## EXERCISE AIM
Display every line of the material below that contains the word "leaf", reproducing each such line in full. Count a line only where the capitalization matches exactly.

## MATERIAL FOR THIS EXERCISE
-- Begin --

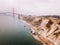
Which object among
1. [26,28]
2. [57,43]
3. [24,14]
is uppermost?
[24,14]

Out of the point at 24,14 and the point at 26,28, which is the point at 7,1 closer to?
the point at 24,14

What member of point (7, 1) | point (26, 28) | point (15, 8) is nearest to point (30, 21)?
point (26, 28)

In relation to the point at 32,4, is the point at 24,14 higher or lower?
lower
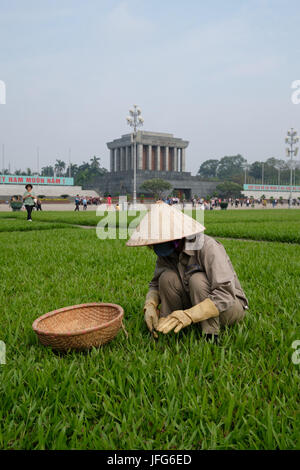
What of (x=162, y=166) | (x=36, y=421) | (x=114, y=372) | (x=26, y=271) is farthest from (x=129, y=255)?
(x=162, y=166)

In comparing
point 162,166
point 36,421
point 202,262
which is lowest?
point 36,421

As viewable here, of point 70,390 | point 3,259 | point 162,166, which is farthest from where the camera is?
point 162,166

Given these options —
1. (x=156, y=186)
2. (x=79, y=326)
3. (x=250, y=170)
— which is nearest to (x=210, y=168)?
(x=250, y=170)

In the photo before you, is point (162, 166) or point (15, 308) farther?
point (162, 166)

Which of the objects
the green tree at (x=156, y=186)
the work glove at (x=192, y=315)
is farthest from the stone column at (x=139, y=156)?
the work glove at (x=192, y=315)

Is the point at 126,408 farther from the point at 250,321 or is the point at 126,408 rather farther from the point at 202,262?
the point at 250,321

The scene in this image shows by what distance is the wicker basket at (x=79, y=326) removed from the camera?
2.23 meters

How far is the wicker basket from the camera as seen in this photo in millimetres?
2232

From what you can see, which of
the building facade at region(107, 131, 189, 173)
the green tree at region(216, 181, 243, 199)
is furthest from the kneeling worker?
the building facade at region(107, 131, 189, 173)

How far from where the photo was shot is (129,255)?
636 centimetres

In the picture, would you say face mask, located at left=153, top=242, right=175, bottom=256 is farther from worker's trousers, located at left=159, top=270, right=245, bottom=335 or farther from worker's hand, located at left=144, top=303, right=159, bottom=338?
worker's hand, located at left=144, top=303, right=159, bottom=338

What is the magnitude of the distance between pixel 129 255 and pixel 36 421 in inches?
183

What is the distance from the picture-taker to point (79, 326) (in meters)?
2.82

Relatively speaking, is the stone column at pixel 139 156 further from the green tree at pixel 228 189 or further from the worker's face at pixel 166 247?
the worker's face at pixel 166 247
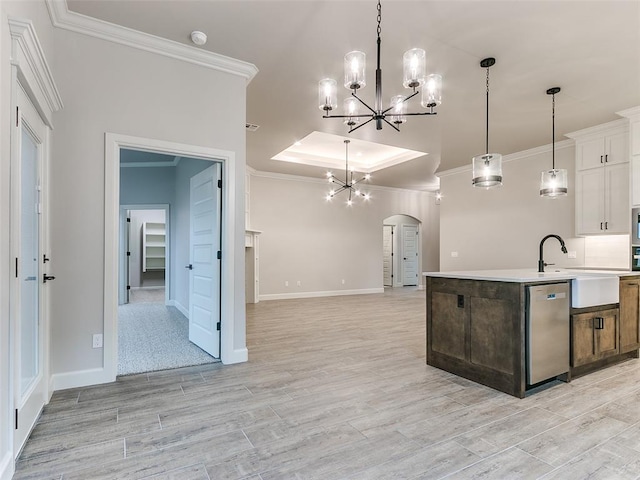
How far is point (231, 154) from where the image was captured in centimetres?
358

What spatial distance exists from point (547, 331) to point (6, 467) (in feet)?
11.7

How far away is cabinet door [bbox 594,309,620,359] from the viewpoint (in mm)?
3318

-- End --
-- Begin --

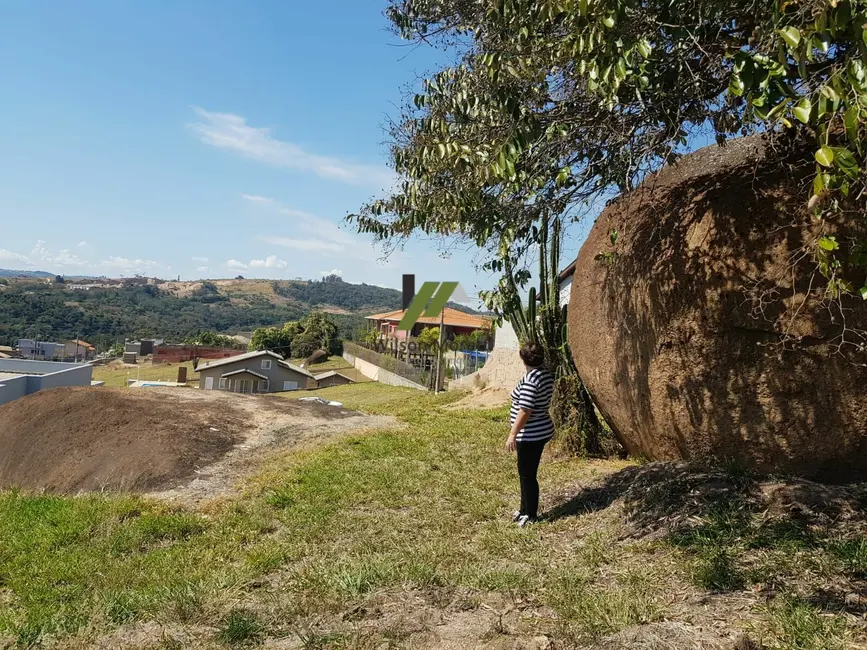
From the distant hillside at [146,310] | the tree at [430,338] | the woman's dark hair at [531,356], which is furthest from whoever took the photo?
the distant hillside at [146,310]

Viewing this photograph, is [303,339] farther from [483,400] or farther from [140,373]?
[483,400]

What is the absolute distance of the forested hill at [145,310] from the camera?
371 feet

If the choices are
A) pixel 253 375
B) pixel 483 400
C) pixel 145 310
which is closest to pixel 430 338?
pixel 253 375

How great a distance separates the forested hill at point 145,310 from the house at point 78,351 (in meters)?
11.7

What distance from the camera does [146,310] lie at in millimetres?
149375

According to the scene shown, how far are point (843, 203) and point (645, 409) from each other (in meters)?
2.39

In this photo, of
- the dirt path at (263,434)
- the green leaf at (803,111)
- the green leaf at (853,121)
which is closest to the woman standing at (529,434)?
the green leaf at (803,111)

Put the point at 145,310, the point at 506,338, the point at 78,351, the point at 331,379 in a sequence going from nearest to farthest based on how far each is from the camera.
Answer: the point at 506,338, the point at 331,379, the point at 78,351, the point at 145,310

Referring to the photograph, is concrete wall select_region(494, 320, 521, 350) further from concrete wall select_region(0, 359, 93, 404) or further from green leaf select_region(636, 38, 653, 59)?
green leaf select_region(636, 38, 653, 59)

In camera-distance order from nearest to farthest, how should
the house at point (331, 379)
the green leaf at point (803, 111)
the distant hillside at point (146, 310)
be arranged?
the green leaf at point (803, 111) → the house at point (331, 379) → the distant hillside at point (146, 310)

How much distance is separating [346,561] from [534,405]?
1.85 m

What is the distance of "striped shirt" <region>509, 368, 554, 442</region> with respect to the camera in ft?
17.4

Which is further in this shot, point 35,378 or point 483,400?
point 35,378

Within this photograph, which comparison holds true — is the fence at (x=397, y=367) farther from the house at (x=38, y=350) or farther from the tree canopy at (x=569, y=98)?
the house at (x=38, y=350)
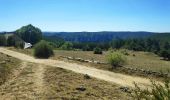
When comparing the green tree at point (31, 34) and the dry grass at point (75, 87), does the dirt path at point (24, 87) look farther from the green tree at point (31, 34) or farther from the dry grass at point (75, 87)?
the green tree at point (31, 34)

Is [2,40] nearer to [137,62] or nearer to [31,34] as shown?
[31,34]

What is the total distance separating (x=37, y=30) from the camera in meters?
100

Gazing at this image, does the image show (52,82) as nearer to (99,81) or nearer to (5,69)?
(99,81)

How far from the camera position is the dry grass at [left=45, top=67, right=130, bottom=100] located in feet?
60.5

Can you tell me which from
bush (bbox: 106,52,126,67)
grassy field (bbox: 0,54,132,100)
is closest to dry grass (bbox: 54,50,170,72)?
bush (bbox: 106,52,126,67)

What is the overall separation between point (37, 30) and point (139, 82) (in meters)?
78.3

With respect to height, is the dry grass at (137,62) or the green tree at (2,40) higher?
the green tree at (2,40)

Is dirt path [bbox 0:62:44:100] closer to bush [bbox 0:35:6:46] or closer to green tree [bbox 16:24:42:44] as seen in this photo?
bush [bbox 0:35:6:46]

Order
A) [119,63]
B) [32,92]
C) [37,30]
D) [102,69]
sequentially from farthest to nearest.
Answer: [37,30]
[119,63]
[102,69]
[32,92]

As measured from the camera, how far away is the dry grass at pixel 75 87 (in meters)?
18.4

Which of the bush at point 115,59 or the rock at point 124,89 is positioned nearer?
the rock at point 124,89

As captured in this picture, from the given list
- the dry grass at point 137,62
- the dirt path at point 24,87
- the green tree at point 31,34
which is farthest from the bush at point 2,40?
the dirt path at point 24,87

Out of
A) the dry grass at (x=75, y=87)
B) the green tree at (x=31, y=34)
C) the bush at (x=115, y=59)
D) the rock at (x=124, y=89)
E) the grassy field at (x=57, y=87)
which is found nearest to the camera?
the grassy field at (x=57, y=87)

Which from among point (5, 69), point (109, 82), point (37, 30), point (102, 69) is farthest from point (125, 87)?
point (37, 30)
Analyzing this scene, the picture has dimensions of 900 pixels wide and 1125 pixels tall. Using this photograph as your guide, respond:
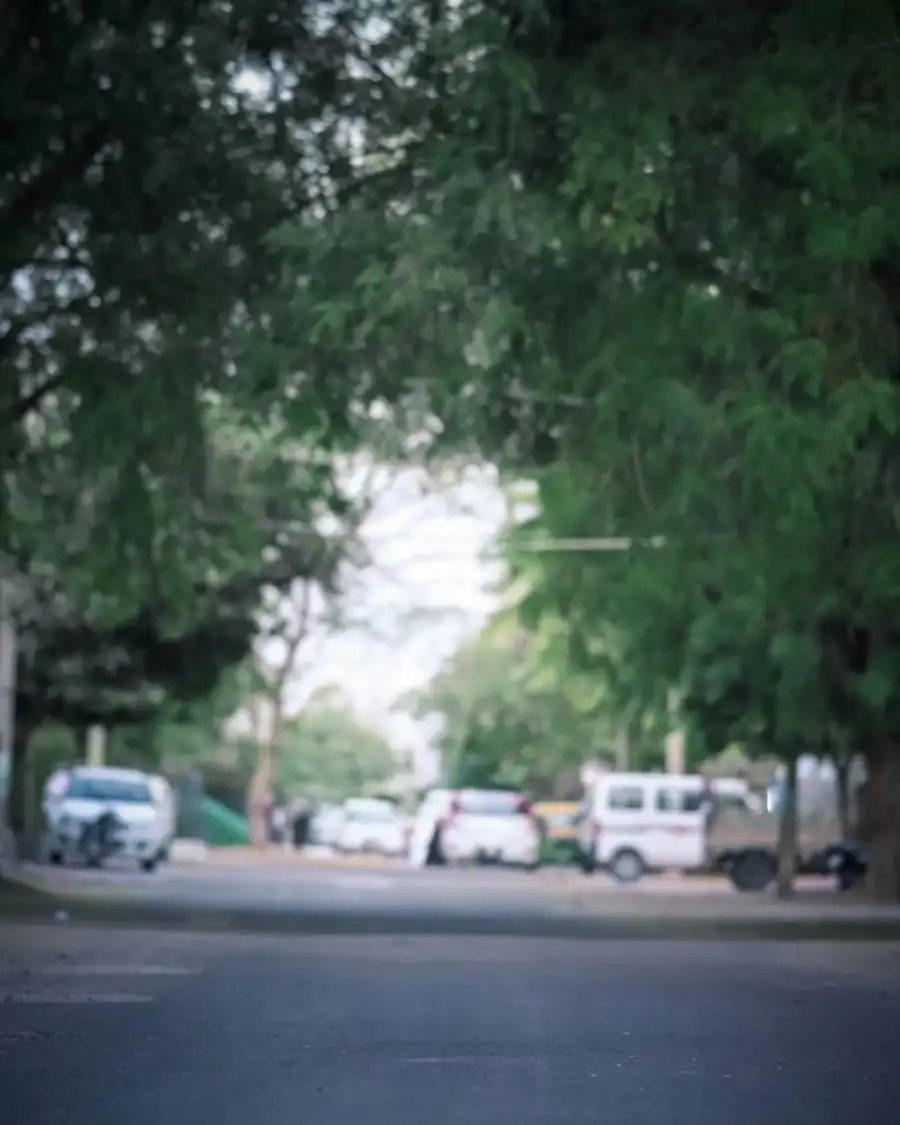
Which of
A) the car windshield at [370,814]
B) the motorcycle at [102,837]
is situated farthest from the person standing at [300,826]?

-- End --

## RESULT
- the green leaf at (803,111)
- the green leaf at (853,121)
the green leaf at (803,111)
Referring to the photograph, is concrete wall select_region(494, 320, 521, 350) further from concrete wall select_region(0, 359, 93, 404) or further from green leaf select_region(636, 38, 653, 59)?
green leaf select_region(636, 38, 653, 59)
the green leaf at point (803, 111)
the green leaf at point (803, 111) → the house at point (331, 379) → the distant hillside at point (146, 310)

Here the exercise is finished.